Reclaiming the hacker culture - MetallicCloud
http://www.canberratimes.com.au/it-pro/innovation/blogs/smoke--mirrors/reclaiming-the-hacker-culture-20120510-1yele.html

======
barryfandango
I read the headline and thought excitedly that somebody was proposing
reclaiming the term "hacker" from the startup industry who has co-opted and
defined it as something involving venture capital and minimum viable products.
Maybe I'll have to write that article.

------
josefonseca
Great article!

It is sad how this culture of discovery and hacking is being killed by a
stupid "human beings factory" mentality.

These days I was chatting with a friend and suddenly she stared blankly at the
crowd and said "look, everyone dresses the same, everyone looks the same".

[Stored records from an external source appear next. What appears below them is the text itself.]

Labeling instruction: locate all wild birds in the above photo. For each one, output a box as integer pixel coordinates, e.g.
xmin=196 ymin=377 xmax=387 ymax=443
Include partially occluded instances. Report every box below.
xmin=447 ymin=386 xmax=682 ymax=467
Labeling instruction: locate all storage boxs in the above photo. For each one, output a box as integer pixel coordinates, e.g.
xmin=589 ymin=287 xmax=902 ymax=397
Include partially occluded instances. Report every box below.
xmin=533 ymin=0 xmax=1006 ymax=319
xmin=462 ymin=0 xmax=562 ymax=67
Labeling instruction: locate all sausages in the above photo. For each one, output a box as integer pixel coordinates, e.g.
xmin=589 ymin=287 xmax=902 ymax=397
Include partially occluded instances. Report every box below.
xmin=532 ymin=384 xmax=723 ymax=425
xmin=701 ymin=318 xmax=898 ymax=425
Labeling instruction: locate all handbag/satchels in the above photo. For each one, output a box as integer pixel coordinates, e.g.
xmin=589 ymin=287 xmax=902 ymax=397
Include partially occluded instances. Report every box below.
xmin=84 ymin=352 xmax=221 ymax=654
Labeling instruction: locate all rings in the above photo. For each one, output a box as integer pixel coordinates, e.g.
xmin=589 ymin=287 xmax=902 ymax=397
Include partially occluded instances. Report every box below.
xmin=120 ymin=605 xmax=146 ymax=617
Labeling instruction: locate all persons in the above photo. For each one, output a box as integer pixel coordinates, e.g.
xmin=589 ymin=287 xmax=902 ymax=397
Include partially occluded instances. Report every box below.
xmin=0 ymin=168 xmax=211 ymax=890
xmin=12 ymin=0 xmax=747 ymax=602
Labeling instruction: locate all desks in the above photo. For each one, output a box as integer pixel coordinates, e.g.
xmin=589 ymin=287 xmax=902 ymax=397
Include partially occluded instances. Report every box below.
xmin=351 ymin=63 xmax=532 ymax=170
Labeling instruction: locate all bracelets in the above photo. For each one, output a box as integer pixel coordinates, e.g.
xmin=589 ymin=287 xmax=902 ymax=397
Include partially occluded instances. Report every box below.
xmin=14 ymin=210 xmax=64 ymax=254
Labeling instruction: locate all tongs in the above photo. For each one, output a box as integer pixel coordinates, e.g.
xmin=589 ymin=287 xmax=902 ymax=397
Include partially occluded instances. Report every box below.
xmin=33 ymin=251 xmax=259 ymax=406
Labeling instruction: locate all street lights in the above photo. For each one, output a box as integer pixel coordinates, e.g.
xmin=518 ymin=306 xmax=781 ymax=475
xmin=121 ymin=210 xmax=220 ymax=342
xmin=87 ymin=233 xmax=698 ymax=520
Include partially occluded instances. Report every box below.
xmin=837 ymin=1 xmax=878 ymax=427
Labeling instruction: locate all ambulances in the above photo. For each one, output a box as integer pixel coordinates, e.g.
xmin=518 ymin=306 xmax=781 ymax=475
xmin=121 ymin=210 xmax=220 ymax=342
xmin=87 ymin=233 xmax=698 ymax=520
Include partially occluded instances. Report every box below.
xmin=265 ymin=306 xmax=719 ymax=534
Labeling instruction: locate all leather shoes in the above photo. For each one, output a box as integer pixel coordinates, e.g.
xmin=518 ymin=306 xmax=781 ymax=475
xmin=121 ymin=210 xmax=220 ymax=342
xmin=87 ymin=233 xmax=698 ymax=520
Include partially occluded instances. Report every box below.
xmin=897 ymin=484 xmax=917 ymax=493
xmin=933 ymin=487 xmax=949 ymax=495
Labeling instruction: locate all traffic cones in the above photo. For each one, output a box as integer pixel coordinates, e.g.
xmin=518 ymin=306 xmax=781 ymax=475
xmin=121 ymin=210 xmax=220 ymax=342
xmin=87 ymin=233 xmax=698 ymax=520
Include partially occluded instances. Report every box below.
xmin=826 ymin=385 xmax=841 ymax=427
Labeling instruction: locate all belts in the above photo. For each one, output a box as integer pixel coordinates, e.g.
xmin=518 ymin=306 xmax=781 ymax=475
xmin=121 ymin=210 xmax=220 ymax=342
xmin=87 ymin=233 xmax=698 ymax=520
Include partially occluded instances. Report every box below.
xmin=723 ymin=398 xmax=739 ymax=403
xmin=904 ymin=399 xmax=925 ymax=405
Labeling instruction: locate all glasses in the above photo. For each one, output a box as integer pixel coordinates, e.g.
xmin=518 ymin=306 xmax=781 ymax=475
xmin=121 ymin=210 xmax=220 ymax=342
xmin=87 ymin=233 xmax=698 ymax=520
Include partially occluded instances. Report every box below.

It's amazing how you turn on the TV and girls in the USA dress just like those
in Brazil.

Aldous Huxley predicted we wouldn't be alienated by state oppression or
censorship. He predicted we'd have so many artificial distractions, that folks
would just alienate themselves.

Nobody wants to take electronics apart anymore, nobody fixes their own
automobiles anymore, nobody even dresses differently! We don't question
official stories, we believe unbelievable things because the TV told us so.
Where are all the inquiring minds? Why is it that when someone is curious and
questions things they are called conspiracy nuts? When did the inquiring mind
die and become an outcast, a danger for society?

Humanity is becoming dull, self-censored, machinelike. I believe it was either
Picasso or Einstein which once said computers were stupid, because they only
provided answers. Humans are becoming just like that! Nobody asks questions
anymore, everyone just wants to have answers, as if we're stupid robots made
to behave according to a standard.

Where's the life! The creativity! The will to take the thing apart and
discover!?

Just look at the WWW today. All the websites look the same, have you noticed?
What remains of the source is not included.